Тулей быстро зыркнул по сторонам, губы раздвинулись в принужденной усмешке.
– Ах да, все остальное – мелочи… Благородные артане их не замечают! Только почему-то все наши тайны им известны. Ладно, оставим наших гостей пировать, а мы с тобой удалимся. Ты расскажешь, как добывал ножны, а вместе поищем пути, как добыть рукоять.
Глава 7
В покоях Тулея, огромных и блистающих, как предыдущий зал, их тоже ждал роскошно накрытый стол. Вся посуда из чистого золота, кубки с множеством мелких рубинов, что красиво перемежаются с изумрудами. Придон даже залюбовался игрой красок, но тут же подумал, что все чересчур, чересчур. Словно тцар все еще не насладится богатством, как бедный пастух, попавший в пещеру с сокровищами.
Тулей перехватил его взгляд, поморщился.
– Думаешь, все еще ликую?.. Нет, но не менять же на глиняную посуду. Да и все равно теперь: золото или глина.

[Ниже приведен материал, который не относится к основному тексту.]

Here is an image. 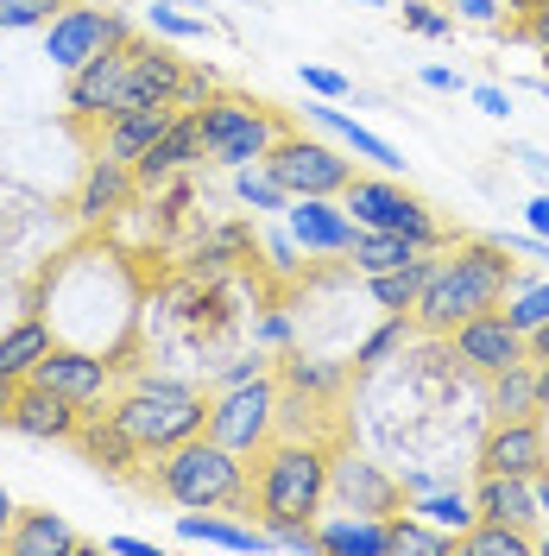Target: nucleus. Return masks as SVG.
I'll return each mask as SVG.
<instances>
[{
  "label": "nucleus",
  "instance_id": "f257e3e1",
  "mask_svg": "<svg viewBox=\"0 0 549 556\" xmlns=\"http://www.w3.org/2000/svg\"><path fill=\"white\" fill-rule=\"evenodd\" d=\"M518 285V260L499 247V235H448L443 247H430V278L417 291V329L423 336H448L461 329L468 316L499 311L506 291Z\"/></svg>",
  "mask_w": 549,
  "mask_h": 556
},
{
  "label": "nucleus",
  "instance_id": "f03ea898",
  "mask_svg": "<svg viewBox=\"0 0 549 556\" xmlns=\"http://www.w3.org/2000/svg\"><path fill=\"white\" fill-rule=\"evenodd\" d=\"M259 468L246 475V506L266 531H291V525H316L329 506V450L309 437H272L253 455Z\"/></svg>",
  "mask_w": 549,
  "mask_h": 556
},
{
  "label": "nucleus",
  "instance_id": "7ed1b4c3",
  "mask_svg": "<svg viewBox=\"0 0 549 556\" xmlns=\"http://www.w3.org/2000/svg\"><path fill=\"white\" fill-rule=\"evenodd\" d=\"M107 417H114L145 455H165V450H177L183 437H196V430L208 424V399H203V386H190V380L139 374L127 392L107 399Z\"/></svg>",
  "mask_w": 549,
  "mask_h": 556
},
{
  "label": "nucleus",
  "instance_id": "20e7f679",
  "mask_svg": "<svg viewBox=\"0 0 549 556\" xmlns=\"http://www.w3.org/2000/svg\"><path fill=\"white\" fill-rule=\"evenodd\" d=\"M152 486L171 506H246V455H234L228 443H215L208 430L183 437L177 450H165L152 462Z\"/></svg>",
  "mask_w": 549,
  "mask_h": 556
},
{
  "label": "nucleus",
  "instance_id": "39448f33",
  "mask_svg": "<svg viewBox=\"0 0 549 556\" xmlns=\"http://www.w3.org/2000/svg\"><path fill=\"white\" fill-rule=\"evenodd\" d=\"M196 134H203V159H215L221 172H241V165H259L291 127L278 108L253 102V96H208L196 108Z\"/></svg>",
  "mask_w": 549,
  "mask_h": 556
},
{
  "label": "nucleus",
  "instance_id": "423d86ee",
  "mask_svg": "<svg viewBox=\"0 0 549 556\" xmlns=\"http://www.w3.org/2000/svg\"><path fill=\"white\" fill-rule=\"evenodd\" d=\"M342 208L354 215V228H385V235H405L417 253H430V247L448 241V228L430 215L423 197H411L398 172H354L342 190Z\"/></svg>",
  "mask_w": 549,
  "mask_h": 556
},
{
  "label": "nucleus",
  "instance_id": "0eeeda50",
  "mask_svg": "<svg viewBox=\"0 0 549 556\" xmlns=\"http://www.w3.org/2000/svg\"><path fill=\"white\" fill-rule=\"evenodd\" d=\"M215 443H228L234 455H259L278 437V380L259 374V380H234L208 399V424Z\"/></svg>",
  "mask_w": 549,
  "mask_h": 556
},
{
  "label": "nucleus",
  "instance_id": "6e6552de",
  "mask_svg": "<svg viewBox=\"0 0 549 556\" xmlns=\"http://www.w3.org/2000/svg\"><path fill=\"white\" fill-rule=\"evenodd\" d=\"M266 172L291 190V197H342L347 177H354V152L342 139H309V134H284L266 152Z\"/></svg>",
  "mask_w": 549,
  "mask_h": 556
},
{
  "label": "nucleus",
  "instance_id": "1a4fd4ad",
  "mask_svg": "<svg viewBox=\"0 0 549 556\" xmlns=\"http://www.w3.org/2000/svg\"><path fill=\"white\" fill-rule=\"evenodd\" d=\"M133 38V26L120 20V13H107V7H89V0H69L64 13L44 26V58H51V70H82L89 58H102L107 45H127Z\"/></svg>",
  "mask_w": 549,
  "mask_h": 556
},
{
  "label": "nucleus",
  "instance_id": "9d476101",
  "mask_svg": "<svg viewBox=\"0 0 549 556\" xmlns=\"http://www.w3.org/2000/svg\"><path fill=\"white\" fill-rule=\"evenodd\" d=\"M26 380L51 386V392H64L69 405H82V412H95L114 399V361L95 354V348H76V342H51L38 354V367Z\"/></svg>",
  "mask_w": 549,
  "mask_h": 556
},
{
  "label": "nucleus",
  "instance_id": "9b49d317",
  "mask_svg": "<svg viewBox=\"0 0 549 556\" xmlns=\"http://www.w3.org/2000/svg\"><path fill=\"white\" fill-rule=\"evenodd\" d=\"M329 493L342 500V513H367V519H392L405 506V481L373 462V455H329Z\"/></svg>",
  "mask_w": 549,
  "mask_h": 556
},
{
  "label": "nucleus",
  "instance_id": "f8f14e48",
  "mask_svg": "<svg viewBox=\"0 0 549 556\" xmlns=\"http://www.w3.org/2000/svg\"><path fill=\"white\" fill-rule=\"evenodd\" d=\"M448 348H455V361H461L468 374H481V380L506 374L518 361H531V336L512 329L499 311H481V316H468L461 329H448Z\"/></svg>",
  "mask_w": 549,
  "mask_h": 556
},
{
  "label": "nucleus",
  "instance_id": "ddd939ff",
  "mask_svg": "<svg viewBox=\"0 0 549 556\" xmlns=\"http://www.w3.org/2000/svg\"><path fill=\"white\" fill-rule=\"evenodd\" d=\"M474 468L481 475H544L549 468V430L544 412L537 417H493L474 450Z\"/></svg>",
  "mask_w": 549,
  "mask_h": 556
},
{
  "label": "nucleus",
  "instance_id": "4468645a",
  "mask_svg": "<svg viewBox=\"0 0 549 556\" xmlns=\"http://www.w3.org/2000/svg\"><path fill=\"white\" fill-rule=\"evenodd\" d=\"M133 45V38H127ZM127 45H107L102 58H89L82 70H69V114L82 127H102L127 108Z\"/></svg>",
  "mask_w": 549,
  "mask_h": 556
},
{
  "label": "nucleus",
  "instance_id": "2eb2a0df",
  "mask_svg": "<svg viewBox=\"0 0 549 556\" xmlns=\"http://www.w3.org/2000/svg\"><path fill=\"white\" fill-rule=\"evenodd\" d=\"M284 228L316 260H342L347 241H354V215L342 208V197H291L284 203Z\"/></svg>",
  "mask_w": 549,
  "mask_h": 556
},
{
  "label": "nucleus",
  "instance_id": "dca6fc26",
  "mask_svg": "<svg viewBox=\"0 0 549 556\" xmlns=\"http://www.w3.org/2000/svg\"><path fill=\"white\" fill-rule=\"evenodd\" d=\"M76 455L95 468V475H114V481H139V462H145V450H139L133 437L107 417V405H95V412H82V424H76Z\"/></svg>",
  "mask_w": 549,
  "mask_h": 556
},
{
  "label": "nucleus",
  "instance_id": "f3484780",
  "mask_svg": "<svg viewBox=\"0 0 549 556\" xmlns=\"http://www.w3.org/2000/svg\"><path fill=\"white\" fill-rule=\"evenodd\" d=\"M139 203V177L133 165H114V159H95L89 172H82V190H76V222L82 228H114L127 208Z\"/></svg>",
  "mask_w": 549,
  "mask_h": 556
},
{
  "label": "nucleus",
  "instance_id": "a211bd4d",
  "mask_svg": "<svg viewBox=\"0 0 549 556\" xmlns=\"http://www.w3.org/2000/svg\"><path fill=\"white\" fill-rule=\"evenodd\" d=\"M76 424H82V405H69L64 392H51V386H38V380H20V392H13V424L7 430H20L33 443H69Z\"/></svg>",
  "mask_w": 549,
  "mask_h": 556
},
{
  "label": "nucleus",
  "instance_id": "6ab92c4d",
  "mask_svg": "<svg viewBox=\"0 0 549 556\" xmlns=\"http://www.w3.org/2000/svg\"><path fill=\"white\" fill-rule=\"evenodd\" d=\"M203 165V134H196V114H171V127L145 146V159L133 165L139 190H158V184H177V177Z\"/></svg>",
  "mask_w": 549,
  "mask_h": 556
},
{
  "label": "nucleus",
  "instance_id": "aec40b11",
  "mask_svg": "<svg viewBox=\"0 0 549 556\" xmlns=\"http://www.w3.org/2000/svg\"><path fill=\"white\" fill-rule=\"evenodd\" d=\"M177 108L165 102H139V108H120L114 121H102V139H95V159H114V165H139L145 146L171 127Z\"/></svg>",
  "mask_w": 549,
  "mask_h": 556
},
{
  "label": "nucleus",
  "instance_id": "412c9836",
  "mask_svg": "<svg viewBox=\"0 0 549 556\" xmlns=\"http://www.w3.org/2000/svg\"><path fill=\"white\" fill-rule=\"evenodd\" d=\"M537 475H481L474 481V519H499V525H518V531H537Z\"/></svg>",
  "mask_w": 549,
  "mask_h": 556
},
{
  "label": "nucleus",
  "instance_id": "4be33fe9",
  "mask_svg": "<svg viewBox=\"0 0 549 556\" xmlns=\"http://www.w3.org/2000/svg\"><path fill=\"white\" fill-rule=\"evenodd\" d=\"M177 538L183 544H208V551H272V531L266 525H241V519H221L215 506H183L177 513Z\"/></svg>",
  "mask_w": 549,
  "mask_h": 556
},
{
  "label": "nucleus",
  "instance_id": "5701e85b",
  "mask_svg": "<svg viewBox=\"0 0 549 556\" xmlns=\"http://www.w3.org/2000/svg\"><path fill=\"white\" fill-rule=\"evenodd\" d=\"M304 114L316 121V127H322V134H335V139H342V146L354 152V159H360V165H373V172H405L398 146H392V139H379L373 127H360V121H354L347 108H335V102H322V96H316V102H309Z\"/></svg>",
  "mask_w": 549,
  "mask_h": 556
},
{
  "label": "nucleus",
  "instance_id": "b1692460",
  "mask_svg": "<svg viewBox=\"0 0 549 556\" xmlns=\"http://www.w3.org/2000/svg\"><path fill=\"white\" fill-rule=\"evenodd\" d=\"M316 551L322 556H392V538H385V519H367V513H322V519H316Z\"/></svg>",
  "mask_w": 549,
  "mask_h": 556
},
{
  "label": "nucleus",
  "instance_id": "393cba45",
  "mask_svg": "<svg viewBox=\"0 0 549 556\" xmlns=\"http://www.w3.org/2000/svg\"><path fill=\"white\" fill-rule=\"evenodd\" d=\"M417 336H423V329H417L411 311H385V323H379V329H367V336L354 342V374H367V380H373V374H385L392 361H405V354L417 348Z\"/></svg>",
  "mask_w": 549,
  "mask_h": 556
},
{
  "label": "nucleus",
  "instance_id": "a878e982",
  "mask_svg": "<svg viewBox=\"0 0 549 556\" xmlns=\"http://www.w3.org/2000/svg\"><path fill=\"white\" fill-rule=\"evenodd\" d=\"M7 551H20V556H69V551H82V538L64 525V513H20L13 519V531H7Z\"/></svg>",
  "mask_w": 549,
  "mask_h": 556
},
{
  "label": "nucleus",
  "instance_id": "bb28decb",
  "mask_svg": "<svg viewBox=\"0 0 549 556\" xmlns=\"http://www.w3.org/2000/svg\"><path fill=\"white\" fill-rule=\"evenodd\" d=\"M272 380L284 386V392H304V399H335V392L347 386V367L342 361H322V354H297V348H291V354L278 361Z\"/></svg>",
  "mask_w": 549,
  "mask_h": 556
},
{
  "label": "nucleus",
  "instance_id": "cd10ccee",
  "mask_svg": "<svg viewBox=\"0 0 549 556\" xmlns=\"http://www.w3.org/2000/svg\"><path fill=\"white\" fill-rule=\"evenodd\" d=\"M51 342H58V336H51V323H44V316L13 323V329L0 336V380H26V374L38 367V354H44Z\"/></svg>",
  "mask_w": 549,
  "mask_h": 556
},
{
  "label": "nucleus",
  "instance_id": "c85d7f7f",
  "mask_svg": "<svg viewBox=\"0 0 549 556\" xmlns=\"http://www.w3.org/2000/svg\"><path fill=\"white\" fill-rule=\"evenodd\" d=\"M354 273H385V266H405V260H417V247L405 241V235H385V228H354V241H347L342 253Z\"/></svg>",
  "mask_w": 549,
  "mask_h": 556
},
{
  "label": "nucleus",
  "instance_id": "c756f323",
  "mask_svg": "<svg viewBox=\"0 0 549 556\" xmlns=\"http://www.w3.org/2000/svg\"><path fill=\"white\" fill-rule=\"evenodd\" d=\"M423 278H430V253H417L405 266H385V273H367V298H373L379 311H411Z\"/></svg>",
  "mask_w": 549,
  "mask_h": 556
},
{
  "label": "nucleus",
  "instance_id": "7c9ffc66",
  "mask_svg": "<svg viewBox=\"0 0 549 556\" xmlns=\"http://www.w3.org/2000/svg\"><path fill=\"white\" fill-rule=\"evenodd\" d=\"M486 412L493 417H537V367L518 361L506 374L486 380Z\"/></svg>",
  "mask_w": 549,
  "mask_h": 556
},
{
  "label": "nucleus",
  "instance_id": "2f4dec72",
  "mask_svg": "<svg viewBox=\"0 0 549 556\" xmlns=\"http://www.w3.org/2000/svg\"><path fill=\"white\" fill-rule=\"evenodd\" d=\"M455 551H468V556H537V531H518V525H499V519H474L455 538Z\"/></svg>",
  "mask_w": 549,
  "mask_h": 556
},
{
  "label": "nucleus",
  "instance_id": "473e14b6",
  "mask_svg": "<svg viewBox=\"0 0 549 556\" xmlns=\"http://www.w3.org/2000/svg\"><path fill=\"white\" fill-rule=\"evenodd\" d=\"M405 513H417V519H430V525H443L448 538H461V531L474 525V500L448 481V486H430V493H411V500H405Z\"/></svg>",
  "mask_w": 549,
  "mask_h": 556
},
{
  "label": "nucleus",
  "instance_id": "72a5a7b5",
  "mask_svg": "<svg viewBox=\"0 0 549 556\" xmlns=\"http://www.w3.org/2000/svg\"><path fill=\"white\" fill-rule=\"evenodd\" d=\"M385 538H392V556H455V538H448L443 525L417 519V513H392Z\"/></svg>",
  "mask_w": 549,
  "mask_h": 556
},
{
  "label": "nucleus",
  "instance_id": "f704fd0d",
  "mask_svg": "<svg viewBox=\"0 0 549 556\" xmlns=\"http://www.w3.org/2000/svg\"><path fill=\"white\" fill-rule=\"evenodd\" d=\"M234 203L253 208V215H284L291 190H284V184L266 172V159H259V165H241V172H234Z\"/></svg>",
  "mask_w": 549,
  "mask_h": 556
},
{
  "label": "nucleus",
  "instance_id": "c9c22d12",
  "mask_svg": "<svg viewBox=\"0 0 549 556\" xmlns=\"http://www.w3.org/2000/svg\"><path fill=\"white\" fill-rule=\"evenodd\" d=\"M506 323H512V329H524V336H531V329H544L549 323V273L544 278H518L512 291H506Z\"/></svg>",
  "mask_w": 549,
  "mask_h": 556
},
{
  "label": "nucleus",
  "instance_id": "e433bc0d",
  "mask_svg": "<svg viewBox=\"0 0 549 556\" xmlns=\"http://www.w3.org/2000/svg\"><path fill=\"white\" fill-rule=\"evenodd\" d=\"M145 26L165 33V38H208L215 33L203 13H183V0H152V7H145Z\"/></svg>",
  "mask_w": 549,
  "mask_h": 556
},
{
  "label": "nucleus",
  "instance_id": "4c0bfd02",
  "mask_svg": "<svg viewBox=\"0 0 549 556\" xmlns=\"http://www.w3.org/2000/svg\"><path fill=\"white\" fill-rule=\"evenodd\" d=\"M69 0H0V33H26V26H51Z\"/></svg>",
  "mask_w": 549,
  "mask_h": 556
},
{
  "label": "nucleus",
  "instance_id": "58836bf2",
  "mask_svg": "<svg viewBox=\"0 0 549 556\" xmlns=\"http://www.w3.org/2000/svg\"><path fill=\"white\" fill-rule=\"evenodd\" d=\"M405 33H417V38H448V33H455V13H448L443 0H405Z\"/></svg>",
  "mask_w": 549,
  "mask_h": 556
},
{
  "label": "nucleus",
  "instance_id": "ea45409f",
  "mask_svg": "<svg viewBox=\"0 0 549 556\" xmlns=\"http://www.w3.org/2000/svg\"><path fill=\"white\" fill-rule=\"evenodd\" d=\"M297 76H304V89H309V96H322V102H342L347 89H354V83H347L342 70H329V64H304Z\"/></svg>",
  "mask_w": 549,
  "mask_h": 556
},
{
  "label": "nucleus",
  "instance_id": "a19ab883",
  "mask_svg": "<svg viewBox=\"0 0 549 556\" xmlns=\"http://www.w3.org/2000/svg\"><path fill=\"white\" fill-rule=\"evenodd\" d=\"M259 253H266V266H272V273H297V253H304V247L291 241V228H272V235H266V241H259Z\"/></svg>",
  "mask_w": 549,
  "mask_h": 556
},
{
  "label": "nucleus",
  "instance_id": "79ce46f5",
  "mask_svg": "<svg viewBox=\"0 0 549 556\" xmlns=\"http://www.w3.org/2000/svg\"><path fill=\"white\" fill-rule=\"evenodd\" d=\"M291 336H297L291 311H266L259 323H253V342H259V348H291Z\"/></svg>",
  "mask_w": 549,
  "mask_h": 556
},
{
  "label": "nucleus",
  "instance_id": "37998d69",
  "mask_svg": "<svg viewBox=\"0 0 549 556\" xmlns=\"http://www.w3.org/2000/svg\"><path fill=\"white\" fill-rule=\"evenodd\" d=\"M448 13L468 26H506V0H448Z\"/></svg>",
  "mask_w": 549,
  "mask_h": 556
},
{
  "label": "nucleus",
  "instance_id": "c03bdc74",
  "mask_svg": "<svg viewBox=\"0 0 549 556\" xmlns=\"http://www.w3.org/2000/svg\"><path fill=\"white\" fill-rule=\"evenodd\" d=\"M474 108H481V114H493V121H506V114H512V89L481 83V89H474Z\"/></svg>",
  "mask_w": 549,
  "mask_h": 556
},
{
  "label": "nucleus",
  "instance_id": "a18cd8bd",
  "mask_svg": "<svg viewBox=\"0 0 549 556\" xmlns=\"http://www.w3.org/2000/svg\"><path fill=\"white\" fill-rule=\"evenodd\" d=\"M524 228H531V235H544V241H549V184L537 190V197H531V203H524Z\"/></svg>",
  "mask_w": 549,
  "mask_h": 556
},
{
  "label": "nucleus",
  "instance_id": "49530a36",
  "mask_svg": "<svg viewBox=\"0 0 549 556\" xmlns=\"http://www.w3.org/2000/svg\"><path fill=\"white\" fill-rule=\"evenodd\" d=\"M512 159L537 177V184H549V152H544V146H512Z\"/></svg>",
  "mask_w": 549,
  "mask_h": 556
},
{
  "label": "nucleus",
  "instance_id": "de8ad7c7",
  "mask_svg": "<svg viewBox=\"0 0 549 556\" xmlns=\"http://www.w3.org/2000/svg\"><path fill=\"white\" fill-rule=\"evenodd\" d=\"M102 551H114V556H152V538H127V531H114Z\"/></svg>",
  "mask_w": 549,
  "mask_h": 556
},
{
  "label": "nucleus",
  "instance_id": "09e8293b",
  "mask_svg": "<svg viewBox=\"0 0 549 556\" xmlns=\"http://www.w3.org/2000/svg\"><path fill=\"white\" fill-rule=\"evenodd\" d=\"M417 76H423V89H461V70H448V64H430Z\"/></svg>",
  "mask_w": 549,
  "mask_h": 556
},
{
  "label": "nucleus",
  "instance_id": "8fccbe9b",
  "mask_svg": "<svg viewBox=\"0 0 549 556\" xmlns=\"http://www.w3.org/2000/svg\"><path fill=\"white\" fill-rule=\"evenodd\" d=\"M512 33H518V38H531V45H544V51H549V7H544V13H531L524 26H512Z\"/></svg>",
  "mask_w": 549,
  "mask_h": 556
},
{
  "label": "nucleus",
  "instance_id": "3c124183",
  "mask_svg": "<svg viewBox=\"0 0 549 556\" xmlns=\"http://www.w3.org/2000/svg\"><path fill=\"white\" fill-rule=\"evenodd\" d=\"M549 0H512V7H506V20H512V26H524V20H531V13H544Z\"/></svg>",
  "mask_w": 549,
  "mask_h": 556
},
{
  "label": "nucleus",
  "instance_id": "603ef678",
  "mask_svg": "<svg viewBox=\"0 0 549 556\" xmlns=\"http://www.w3.org/2000/svg\"><path fill=\"white\" fill-rule=\"evenodd\" d=\"M13 519H20V506H13V493L0 486V544H7V531H13Z\"/></svg>",
  "mask_w": 549,
  "mask_h": 556
},
{
  "label": "nucleus",
  "instance_id": "864d4df0",
  "mask_svg": "<svg viewBox=\"0 0 549 556\" xmlns=\"http://www.w3.org/2000/svg\"><path fill=\"white\" fill-rule=\"evenodd\" d=\"M13 392H20V380H0V430L13 424Z\"/></svg>",
  "mask_w": 549,
  "mask_h": 556
},
{
  "label": "nucleus",
  "instance_id": "5fc2aeb1",
  "mask_svg": "<svg viewBox=\"0 0 549 556\" xmlns=\"http://www.w3.org/2000/svg\"><path fill=\"white\" fill-rule=\"evenodd\" d=\"M531 361H549V323L544 329H531Z\"/></svg>",
  "mask_w": 549,
  "mask_h": 556
},
{
  "label": "nucleus",
  "instance_id": "6e6d98bb",
  "mask_svg": "<svg viewBox=\"0 0 549 556\" xmlns=\"http://www.w3.org/2000/svg\"><path fill=\"white\" fill-rule=\"evenodd\" d=\"M537 556H549V531H544V538H537Z\"/></svg>",
  "mask_w": 549,
  "mask_h": 556
},
{
  "label": "nucleus",
  "instance_id": "4d7b16f0",
  "mask_svg": "<svg viewBox=\"0 0 549 556\" xmlns=\"http://www.w3.org/2000/svg\"><path fill=\"white\" fill-rule=\"evenodd\" d=\"M354 7H385V0H354Z\"/></svg>",
  "mask_w": 549,
  "mask_h": 556
},
{
  "label": "nucleus",
  "instance_id": "13d9d810",
  "mask_svg": "<svg viewBox=\"0 0 549 556\" xmlns=\"http://www.w3.org/2000/svg\"><path fill=\"white\" fill-rule=\"evenodd\" d=\"M544 430H549V412H544Z\"/></svg>",
  "mask_w": 549,
  "mask_h": 556
}]
</instances>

Придон по его жесту сел за стол. Тцар не последний дурак, мелькнула мысль, многое понимает. Хоть и не артанин. Но старик… есть же и в проклятой Куявии люди! Или же старик из тех артан, что когда-то ушли от набегов в горы, прижились, стали горными племенами. Не знают даже, что где-то проходит граница, которая делит их на артан и куявов.
Тулей широким жестом обвел стол.
– Все твое. Ешь, пей, пируй, на меня не смотри, у меня уже из ушей лезет.
Придон сел на указанное место, но на стол даже не взглянул.
– Я сыт, тцар. Я хочу увидеть твою дочь… услышать ее голос. И тогда я немедля отправлюсь за рукоятью. Тцар вскинул брови. Взгляд стал острым.
– Ты говоришь так, будто знаешь, куда идти!.. Ладно, будь по-твоему.
Он хлопнул в ладоши. Придон затаил дыхание, почудилось, что вот сейчас войдет божественная Итания. Из-за дальней портьеры вышел человек в неприметной одежде.
Тцар велел негромко:
– Позвать Щажарда и Барвинка.
Придон с разочарованием откинулся на спинку кресла. Все яства стали серыми и сразу покрылись пылью, а блеск драгоценных камней померк.
Щажард и старый маг явились, будто стояли за дверью. С ними был и красавец Горасвильд. Увидев его, Тулей нахмурился, Придон видел, как рука тцара уже приподнялась, словно хотел сделать некий выгонятельный жест, но пальцы, задрожав в непонятном усилии, медленно опустились на подлокотники.